L&S Curricular Connections

Freshman and Sophomore Seminars Turn Twenty

Freshman and Sophomore Seminars Turn Twenty

All members of the faculty are invited to celebrate the twentieth anniversary of the Freshman and Sophomore Seminars: the reception and awards ceremony (featuring the premiere of a new short video about the program) will take place on Monday, October 22, 2012, from 4:00-6:00 in the Alumni House Toll Room.

This campus-wide program has a remarkable history that few are aware of. In March 1992, the Council on Undergraduate Education hit on a plan to ensure that new undergraduates would enjoy direct intellectual contact with the faculty upon whose shoulders UC Berkeley’s reputation rests. To balance out the experience in the large lecture halls, this body decided to create a program of small, interactive, one-unit courses to be offered by faculty in every department on campus, even the Professional Schools, whose faculty in those days were very unlikely to ever meet an undergraduate.

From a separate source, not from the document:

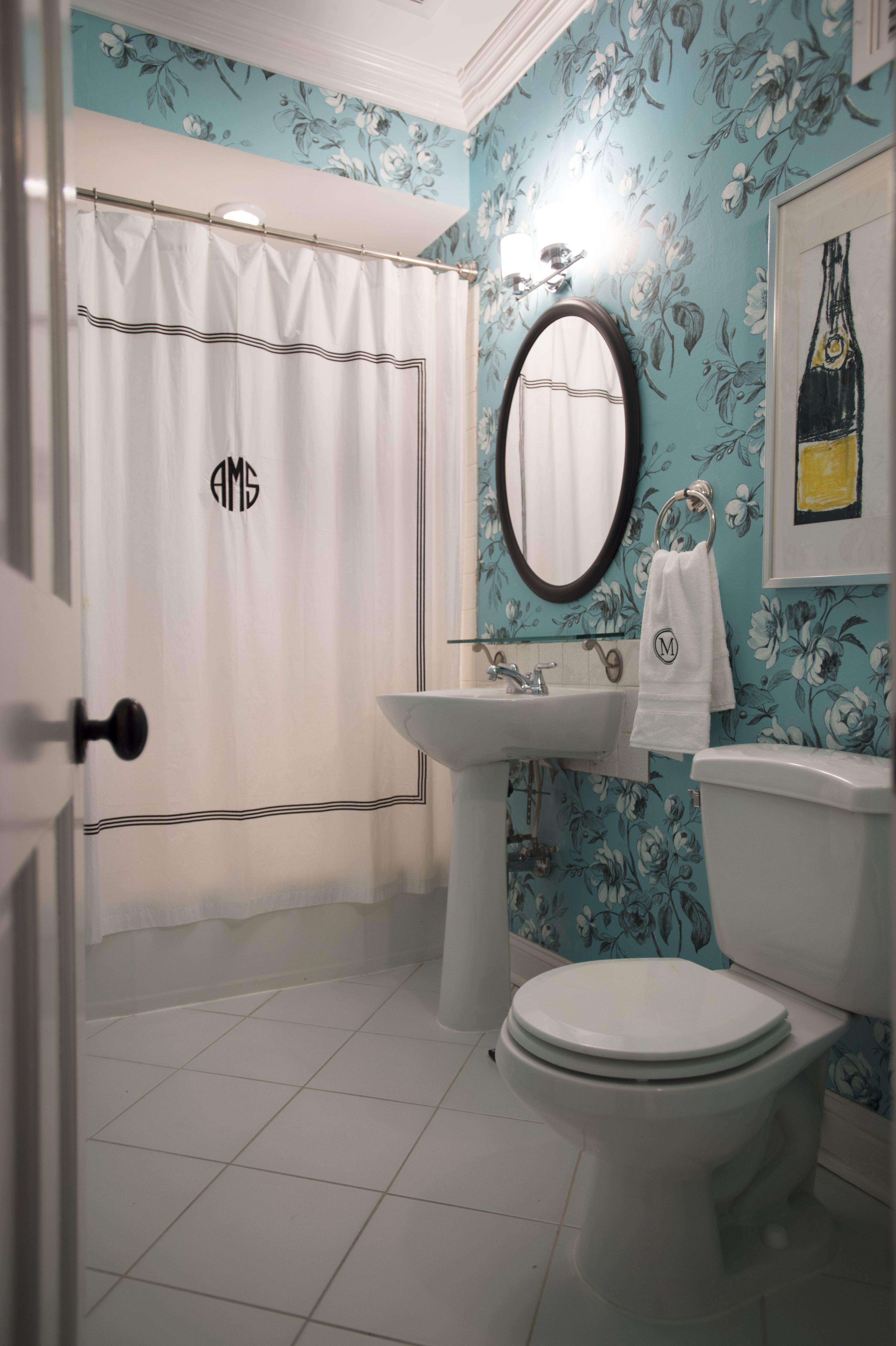 Anna Matthews Shares Her Design Sources With Images Shower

Chancellor Chang-Lin Tien and The Vice Chancellor John Heilbron, along with Special Assistant Arnie Leiman (who was charged with implementing the new program), met with all department chairs that month to announce the program, and to inform them that they would soon receive a letter indicating the initial “quotas” set for their respective departments. If every department had met its assigned quota, there would have been two hundred seminars that first year, 1992-93. However, the administration cautiously under-estimated the degree of compliance, to the extent that the program’s working title was the “Hundred Seminars Program.” When the departments responded with unexpected enthusiasm, resulting in 184 seminars that first year, it became clear that the idea resonated with faculty across the campus. The Freshman Seminar Program was born.

It soon became clear that students were just as enthusiastic about the program as the faculty were: no matter how many seminars were offered each year, they all filled up quickly. Freshman Seminars offered an environment of learning for its own sake: professors were not required to teach them and students were not required to take them, so all parties met in the classroom motivated by mutual interest in the topics. The seminars welcomed and continue to welcome our newest students into the intellectual community, putting a face on the faculty, giving students an opportunity to practice speaking and participating in a university classroom, and providing a low-risk way to explore a perhaps unfamiliar field.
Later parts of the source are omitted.